Fire department in a time of change

NAUGATUCK — The Naugatuck Fire Department is bracing for unprecedented change over the next couple of months.

There will be a search for a new fire chief, new leadership on the fire commission and a rush to replace a quarter of the department’s line firefighters.

“It’s pretty busy with all of those things,” Interim Fire Chief Ellen Murray said.

Murray is in charge, at least for now, of overseeing a department where members say high turnover and constant change is causing a drop in morale. She is adamant that she is working to boost spirits, though she would not discuss her specific plans because she said some of them are part of ongoing negotiations with borough leaders.

Meanwhile, it appears elected officials are trying to work with her. The Board of Mayor and Burgesses voted 8-1 Tuesday to approve new contract terms with Murray that will pay her at the same rate as a full-time chief. The addendum to her contact is retroactive to Aug. 29 and will run through June 30 or until a new fire chief is named. The agreement pays her a base salary of $88,320 for as long as she is chief, and she will be given a $5,000 stipend to serve as training officer.

Murray said she plans to apply for the chief’s position. It is unclear at this point whether anyone else within the department plans to apply, said John Ford, who was appointed fire commission chairman last week.

He said the commission plans to look at both internal and external candidates.

“We want to have a comparison to what is out there,” he said.

Currently, the most pressing concern, he said, is replacing eight line officers; the department has four shifts of eight firefighters apiece, or 32 total line firefighters.

The department has been authorized to hire up to six people thus far, and it has made conditional offers to three.

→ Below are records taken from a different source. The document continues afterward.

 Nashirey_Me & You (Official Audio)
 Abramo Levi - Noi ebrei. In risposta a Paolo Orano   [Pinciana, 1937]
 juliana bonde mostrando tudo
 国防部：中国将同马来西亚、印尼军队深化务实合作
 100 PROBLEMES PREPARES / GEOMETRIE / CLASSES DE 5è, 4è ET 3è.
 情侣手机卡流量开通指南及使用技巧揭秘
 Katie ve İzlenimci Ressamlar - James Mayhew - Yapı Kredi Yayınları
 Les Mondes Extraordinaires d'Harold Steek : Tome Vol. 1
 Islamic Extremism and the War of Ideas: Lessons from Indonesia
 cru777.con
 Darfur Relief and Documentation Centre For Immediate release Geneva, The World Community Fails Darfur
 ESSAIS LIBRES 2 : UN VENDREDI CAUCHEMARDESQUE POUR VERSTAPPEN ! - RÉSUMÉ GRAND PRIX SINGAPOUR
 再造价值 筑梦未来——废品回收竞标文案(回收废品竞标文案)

The high turnover has been blamed on firefighters going to other towns that still offer pensions.

Naugatuck’s new public employees no longer receive traditional pension plans; instead they are enrolled in defined contribution plans, similar to 401(k) plans in the private sector. Additionally, firefighters cannot pay into Social Security.

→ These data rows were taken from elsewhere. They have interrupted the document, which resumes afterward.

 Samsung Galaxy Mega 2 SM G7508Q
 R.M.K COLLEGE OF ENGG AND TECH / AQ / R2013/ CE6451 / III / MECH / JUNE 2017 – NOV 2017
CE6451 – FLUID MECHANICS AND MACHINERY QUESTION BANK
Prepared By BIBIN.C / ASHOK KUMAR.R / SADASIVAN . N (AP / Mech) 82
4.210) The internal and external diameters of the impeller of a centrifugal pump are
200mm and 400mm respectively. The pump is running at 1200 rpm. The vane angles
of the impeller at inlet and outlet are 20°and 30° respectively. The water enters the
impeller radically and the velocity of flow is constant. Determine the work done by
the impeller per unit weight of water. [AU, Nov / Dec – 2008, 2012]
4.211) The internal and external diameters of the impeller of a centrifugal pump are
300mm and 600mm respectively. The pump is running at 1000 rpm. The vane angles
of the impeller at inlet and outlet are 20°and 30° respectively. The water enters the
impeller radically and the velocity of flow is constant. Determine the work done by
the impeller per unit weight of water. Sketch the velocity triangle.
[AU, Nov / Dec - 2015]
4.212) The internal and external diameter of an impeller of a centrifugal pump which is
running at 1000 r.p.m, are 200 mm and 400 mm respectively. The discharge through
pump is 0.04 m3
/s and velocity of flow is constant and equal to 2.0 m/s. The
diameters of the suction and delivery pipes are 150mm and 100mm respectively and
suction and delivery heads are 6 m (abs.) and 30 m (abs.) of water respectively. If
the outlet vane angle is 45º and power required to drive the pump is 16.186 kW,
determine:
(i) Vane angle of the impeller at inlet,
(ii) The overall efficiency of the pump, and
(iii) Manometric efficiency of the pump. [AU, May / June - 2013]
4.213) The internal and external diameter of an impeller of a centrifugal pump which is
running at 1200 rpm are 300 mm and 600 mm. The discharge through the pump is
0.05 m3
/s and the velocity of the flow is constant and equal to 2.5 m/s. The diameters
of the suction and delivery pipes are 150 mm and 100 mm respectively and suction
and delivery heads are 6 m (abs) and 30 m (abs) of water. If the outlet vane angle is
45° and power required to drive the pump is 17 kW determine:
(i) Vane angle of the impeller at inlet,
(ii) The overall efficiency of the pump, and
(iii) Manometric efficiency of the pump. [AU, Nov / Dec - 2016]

Naugatuck also has to replace several firefighters who retired early as part of a new contract plan in which the union waived traditional pensions in exchange for early retirement incentive plans and other perks.

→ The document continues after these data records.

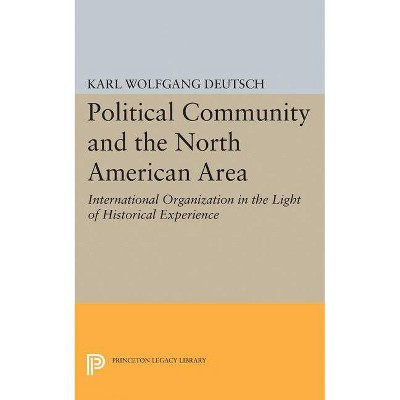 Political Community and the North American Area - (Princeton Legacy Library) by  Karl Wolfgang Deutsch (Paperback)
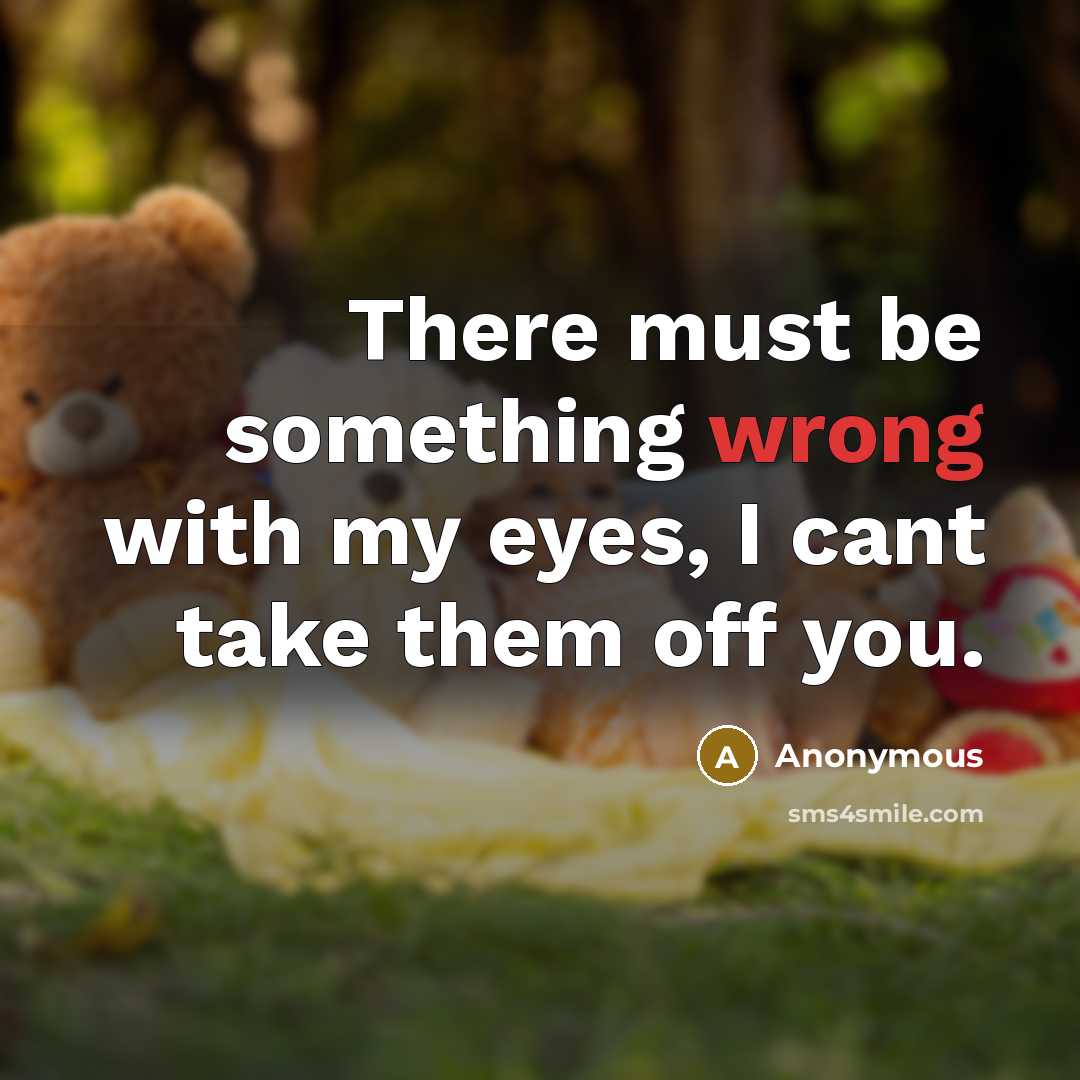 “There must be something wrong with my eyes, I cant take them off you.” quote by Anonymous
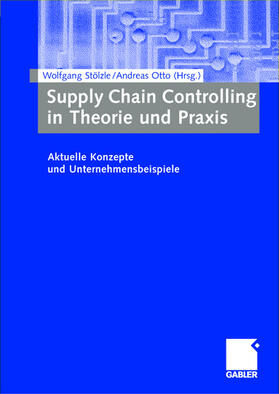 Otto / Stölzle | Supply Chain Controlling in Theorie und Praxis | Buch | 978-3-409-12423-2 | sack.de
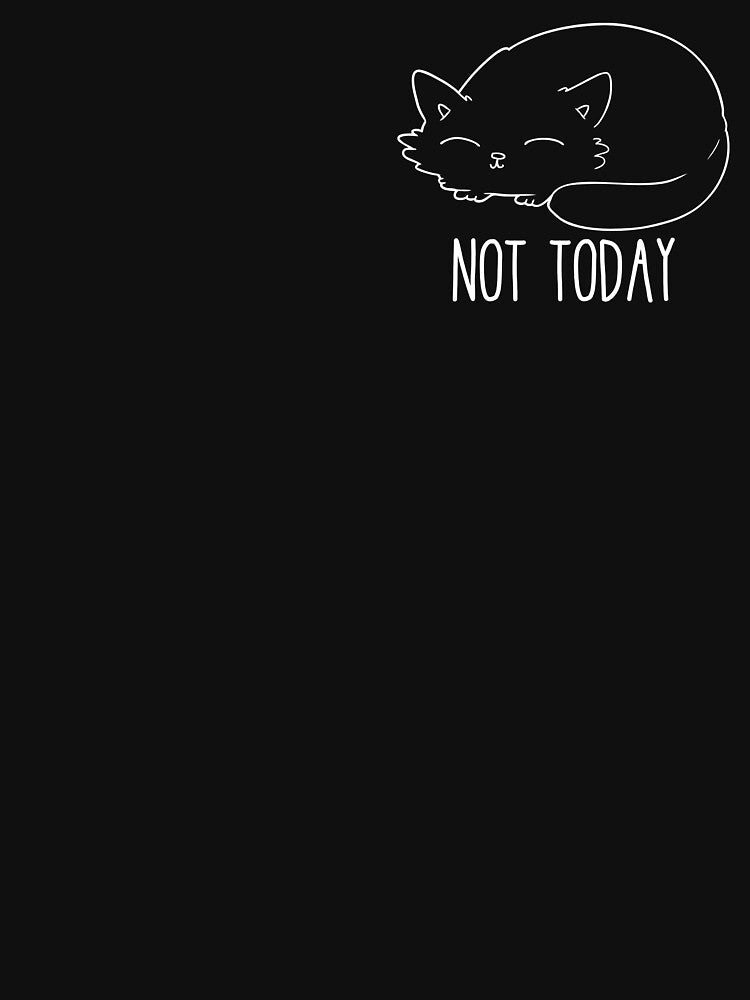 Copy of Not today lazy sleeping cat small print by Vipstride Services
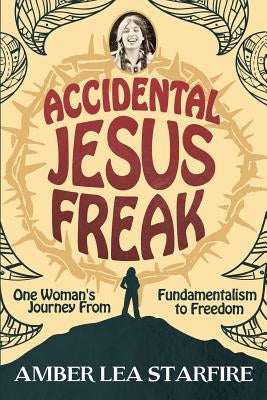 Accidental Jesus Freak: One Woman's Journey From Fundamentalism to Freedom by Starfire, Amber Lea
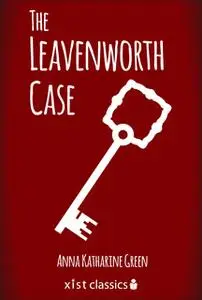 «The Leavenworth Case» by Anna Katharine Green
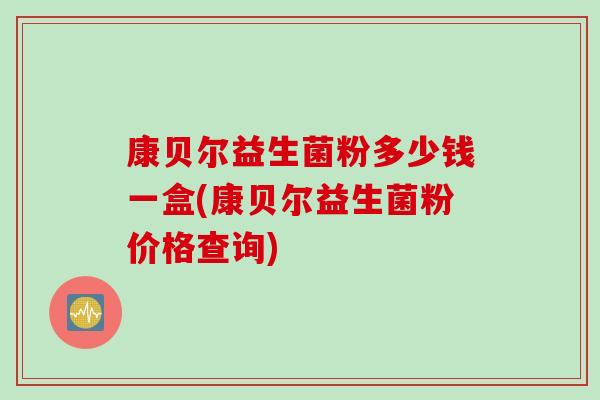 康贝尔益生菌粉多少钱一盒(康贝尔益生菌粉价格查询)
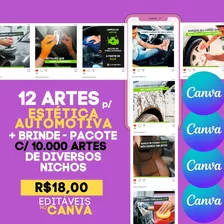 Pack- 12 Artes P/ Estética Automotiva + 10mil Artes Ed Canva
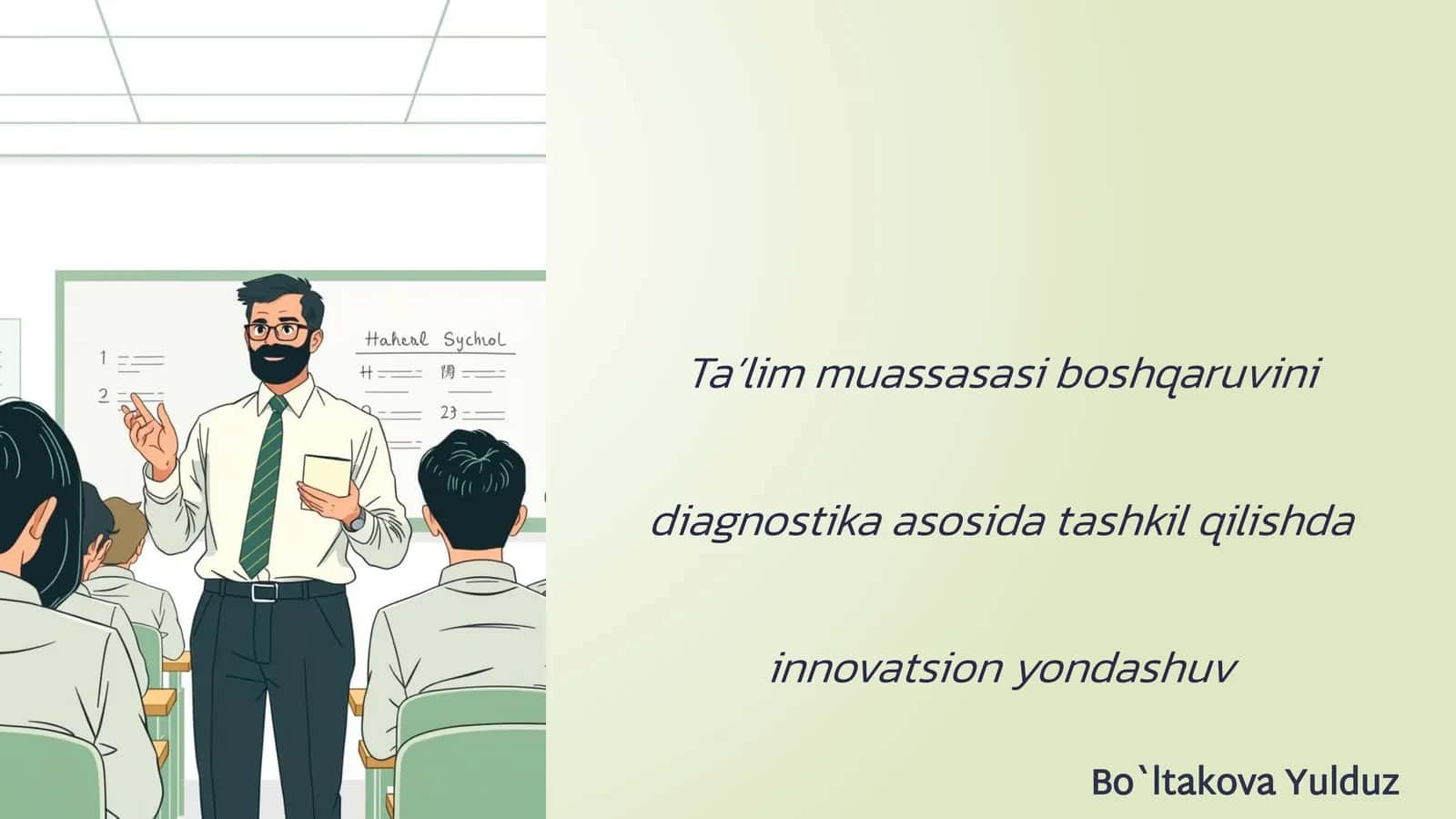 Ta’lim muassasasini boshqaruvini diagnostikasi asosida tashkil qilishda innovatsion yondashuv 1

Because of the high turnover, the firefighting positions are being filled on overtime, which is taxing not only financially but also on the firefighters, Ford said. The positions must be filled due to minimum manpower clauses in the union contract.

Ford acknowledges this is a tough stretch for the department, but he said he believes in Murray’s leadership ability.

“We have complete confidence in her, and if we didn’t, we would have looked around to bring in another interim chief,” he said.

Fire union President Tommy Moore could not be reached for comment.